→ **Problem**: Copy exactly, and only, the lines from the line containing "生活家具のテレビボード" through the last line of the records below, both included, and leave out any pictures.
________________________________________
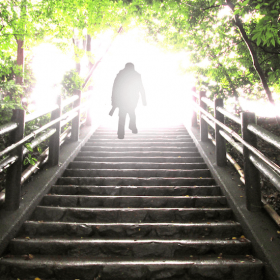 光に向かって階段を上る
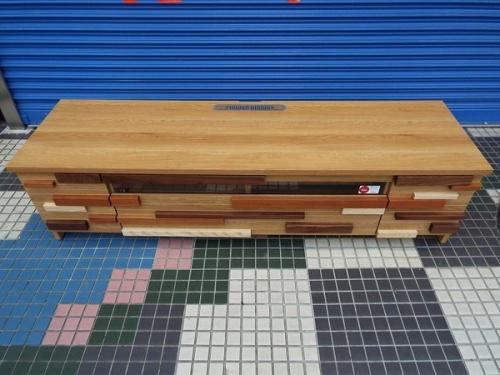 生活家具のテレビボード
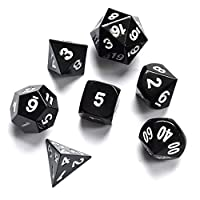 7-teiliges-Metall-Wrfelset-schwarz-mit-weier-Bezifferung-Polyedrisches-Wrfelset-aus-echtem-Metall-in-schwarzer-Metallbox-Table-Top-Brettspiele-Pen-Paper-Rollenspiel-Dungeons-and-Dragons-DnD-Das-Schwar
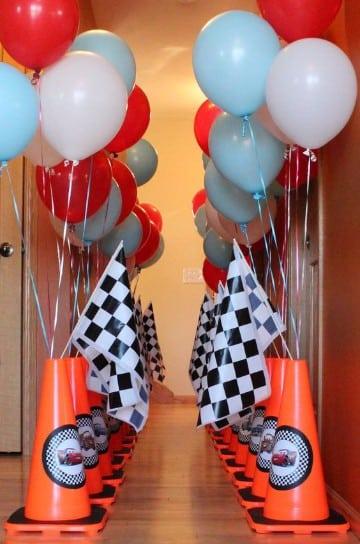 arreglos de mesa de cars con globos
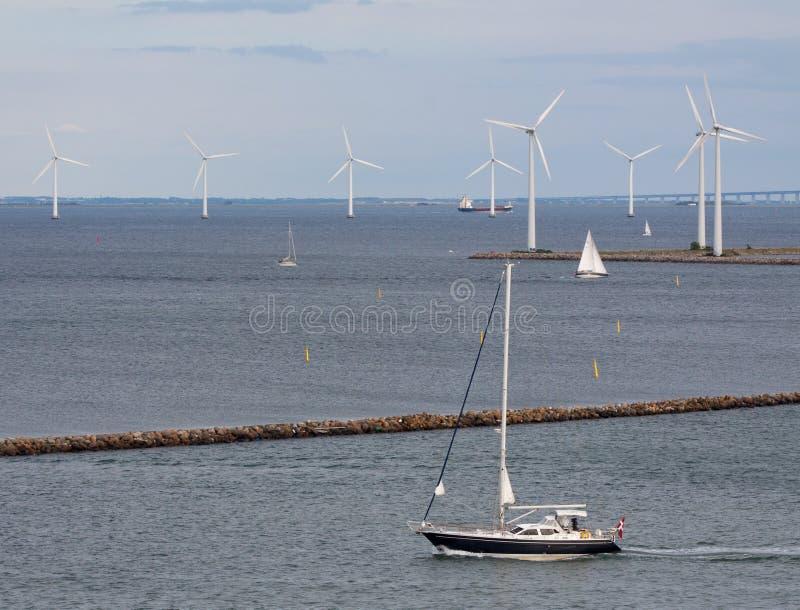 generatorów horyzontalny żeglowania shi turbina wiatr zdjęcie royalty free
________________________________________
→ **Solved exercise**:
 生活家具のテレビボード
 7-teiliges-Metall-Wrfelset-schwarz-mit-weier-Bezifferung-Polyedrisches-Wrfelset-aus-echtem-Metall-in-schwarzer-Metallbox-Table-Top-Brettspiele-Pen-Paper-Rollenspiel-Dungeons-and-Dragons-DnD-Das-Schwar
 arreglos de mesa de cars con globos
 generatorów horyzontalny żeglowania shi turbina wiatr zdjęcie royalty free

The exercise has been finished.